AUTHOR=Zhao Yuzhen , Zhou Jianli , Liu Jiaqi , Wang Zhaoxia , Chen Moxian , Zhou Shaoming
TITLE=Metagenome of Gut Microbiota of Children With Nonalcoholic Fatty Liver Disease
JOURNAL=Frontiers in Pediatrics
VOLUME=7
YEAR=2019
URL=https://www.frontiersin.org/journals/pediatrics/articles/10.3389/fped.2019.00518
DOI=10.3389/fped.2019.00518
ISSN=2296-2360
ABSTRACT=Aim: To investigate the intestinal flora of nonalcoholic fatty liver disease (NAFLD) in Chinese children and adolescents using metagenomic approach.

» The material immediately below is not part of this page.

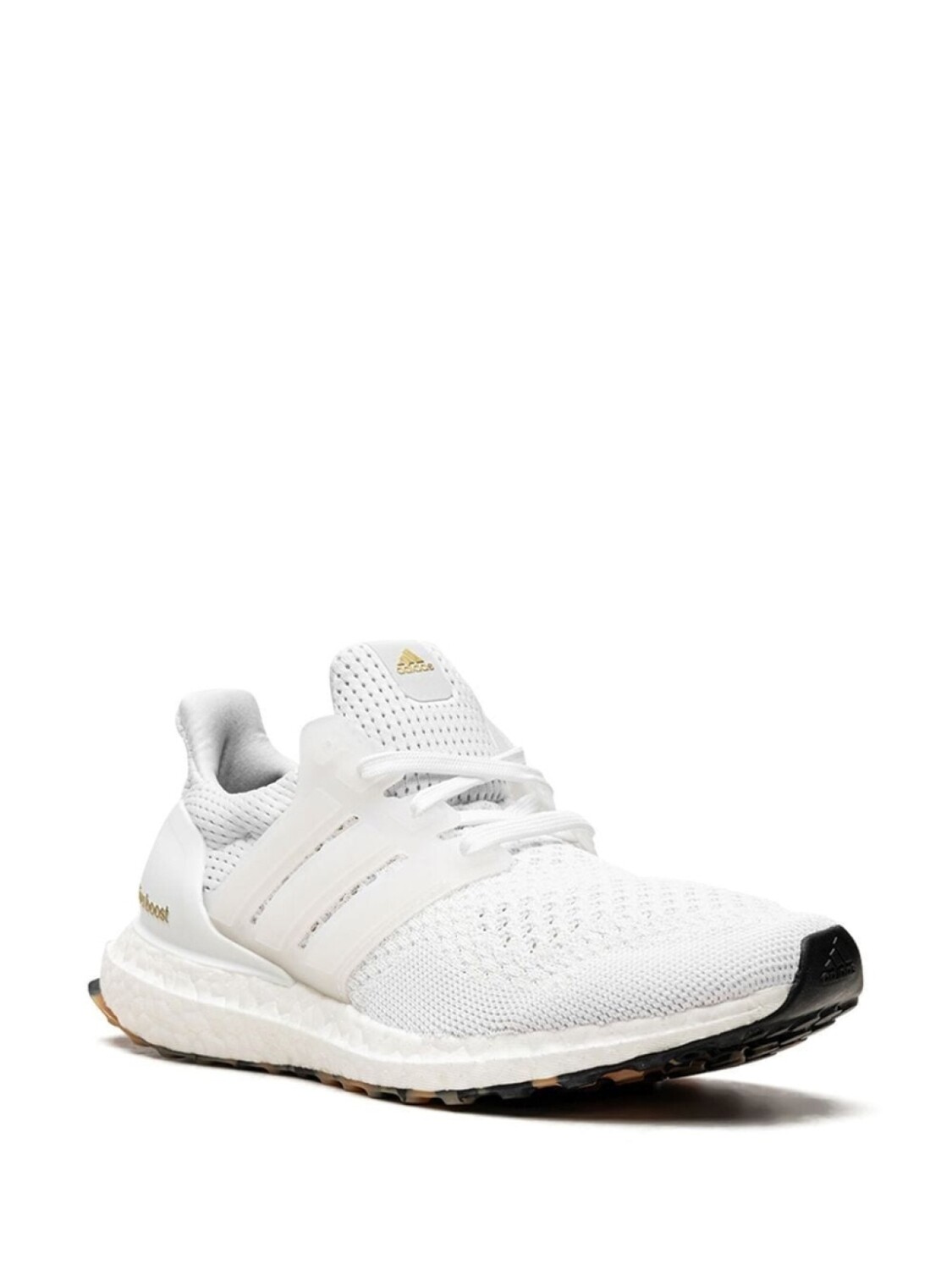 

Adidas кроссовки UltraBoost 1.0, белый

Methods: All participants underwent magnetic resonance spectroscopy (MRS) to quantify liver fat content. Hepatic steatosis was defined as MRS proton density fat fraction (MRS-PDFF) >5%. A total of 58 children and adolescents were enrolled in this study, including 25 obese NAFLD patients, 18 obese non-NAFLD children, and 15 healthy children. Stool samples were collected and analyzed with metagenomics. We used Shannon index to reflect the alpha diversities of gut microbiota. Wilcoxon rank sum test and Kruskal-Wallis test were performed to evaluate alpha diversities between groups. At last, the differences of gut microbiota composition and functional annotations between obese with and without NAFLD and healthy children were assessed by Kruskal-Wallis test.

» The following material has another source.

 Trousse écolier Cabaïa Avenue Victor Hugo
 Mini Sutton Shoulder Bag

Results: Significant differences in gut microbiota composition and functional annotations among three groups of children and adolescents have been observed. Deep sequencing of gut microbiota revealed high abundance of phylum Proteobacteria (Gammaproteobacteria) in obese NAFLD patients, comparing with the control group. Overall, obese children without NAFLD had less abundant Helicobacter and Helicobacter pylori. Compared to the control group, in obese children with NAFLD, the abundance of Bacteroidetes (Alistipes) were significantly reduced. Faecalibacterium prausnitzii was the only species representing a difference between obese children with and without NAFLD. There were not significant differences in terms of alpha diversity among three groups. Functional annotations demonstrated that several pathways were differentially enriched between groups, including metabolism of other amino acids, replication and repair, folding, sorting, degradation, and glycan biosynthesis and metabolism.
Conclusion: Significantly differences are observed in gut microbiota composition and functional annotations between obese children with and without NAFLD in comparison to the healthy children group. The characteristic of gut microbiota in this study may contribute to a further understanding the gut-liver axis of pediatric NAFLD in China.